Collected data entries:
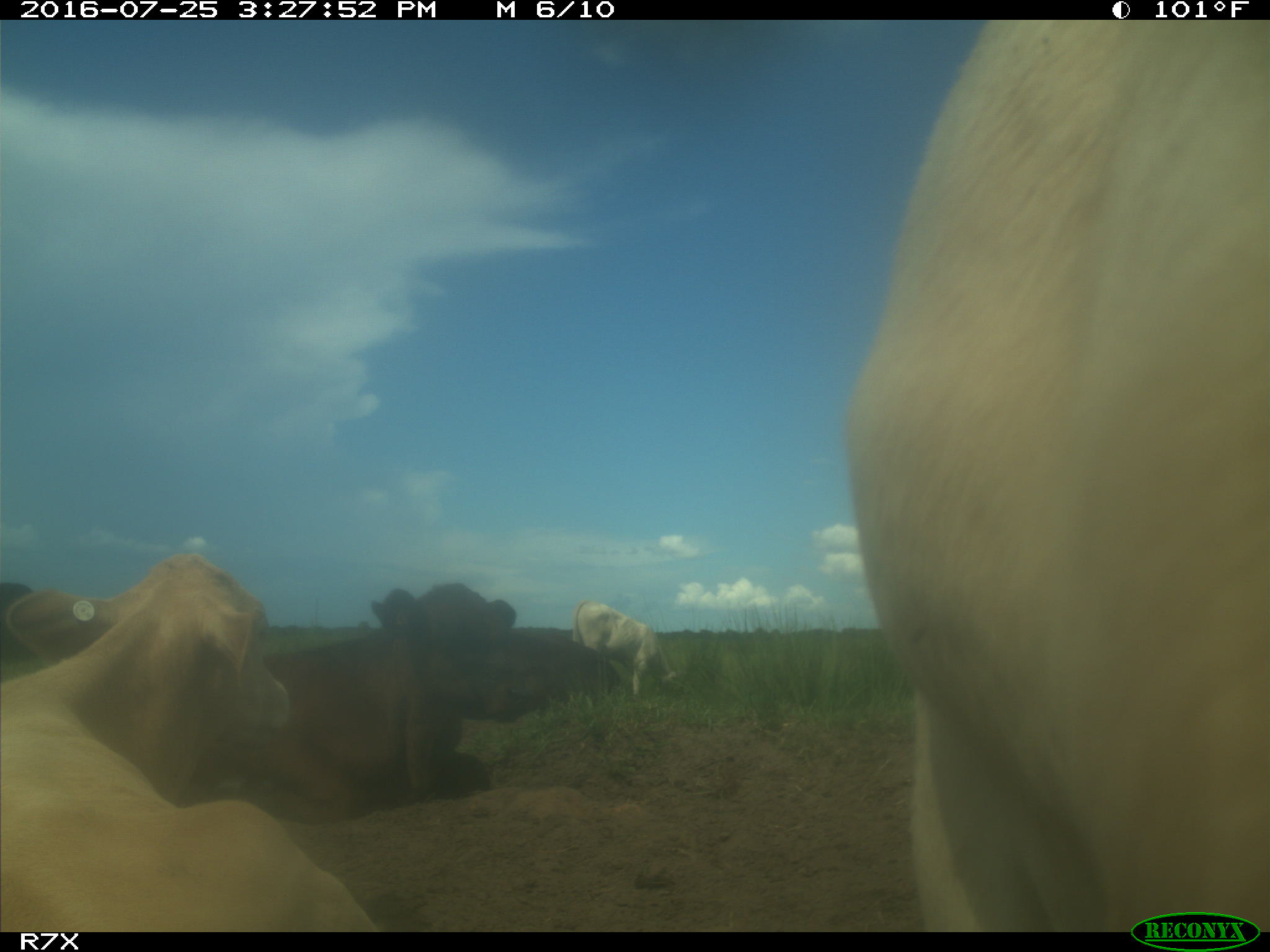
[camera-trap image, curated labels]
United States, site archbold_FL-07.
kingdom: Animalia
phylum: Chordata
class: Mammalia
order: Artiodactyla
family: Bovidae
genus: Bos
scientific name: Bos taurus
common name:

#### [Requirement]
Please print all the entries exactly as written, but drop the pictures.

#### [Response]
[camera-trap image, curated labels]
United States, site archbold_FL-07.
kingdom: Animalia
phylum: Chordata
class: Mammalia
order: Artiodactyla
family: Bovidae
genus: Bos
scientific name: Bos taurus
common name:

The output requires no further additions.